BEGIN Information supplied

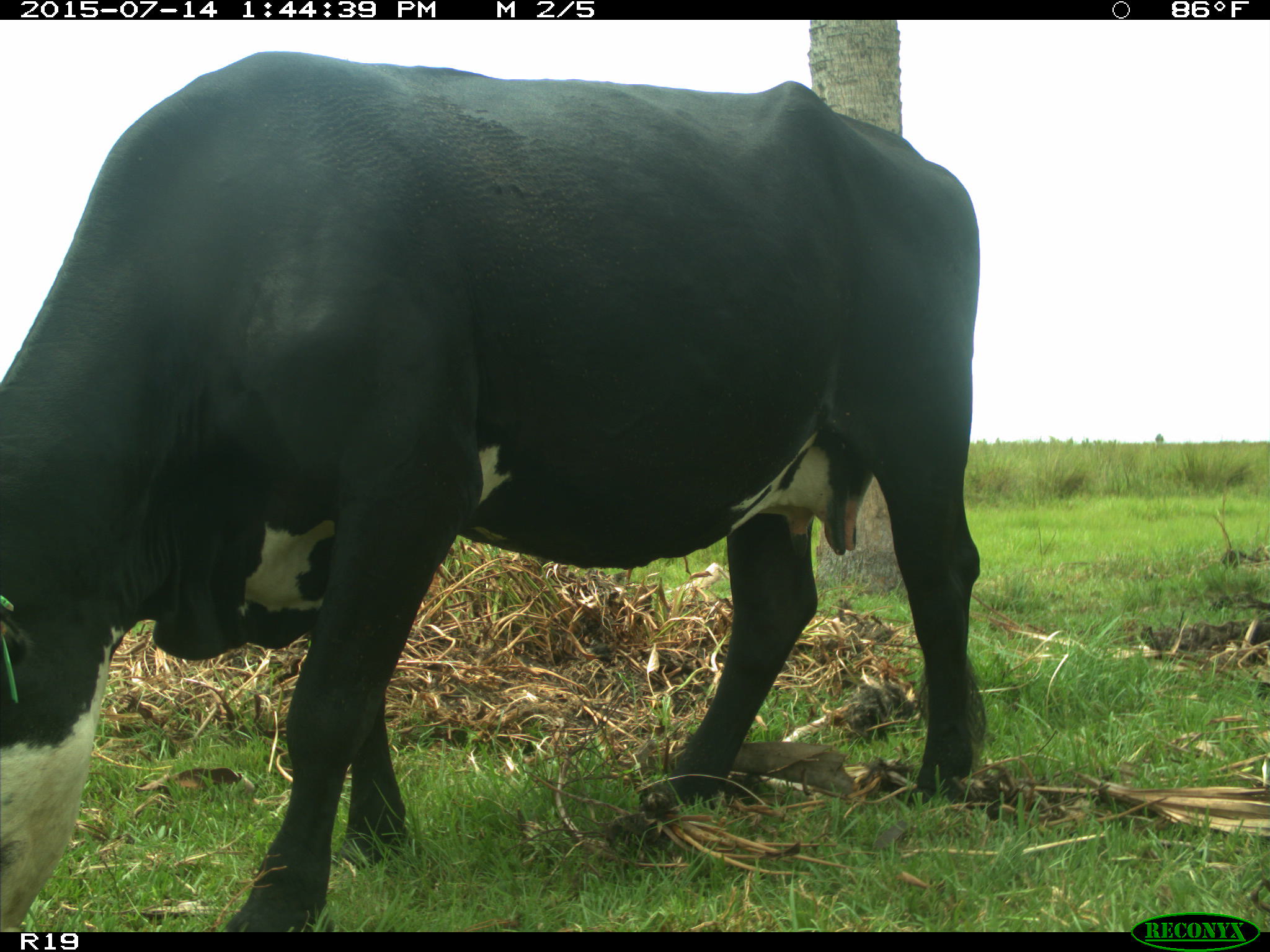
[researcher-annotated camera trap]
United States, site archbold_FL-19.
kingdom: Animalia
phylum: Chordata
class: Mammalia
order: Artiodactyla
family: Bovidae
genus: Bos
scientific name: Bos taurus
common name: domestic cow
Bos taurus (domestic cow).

END Information supplied

With the images removed, write out all of the material above exactly.

#### Task result
[researcher-annotated camera trap]
United States, site archbold_FL-19.
kingdom: Animalia
phylum: Chordata
class: Mammalia
order: Artiodactyla
family: Bovidae
genus: Bos
scientific name: Bos taurus
common name: domestic cow
Bos taurus (domestic cow).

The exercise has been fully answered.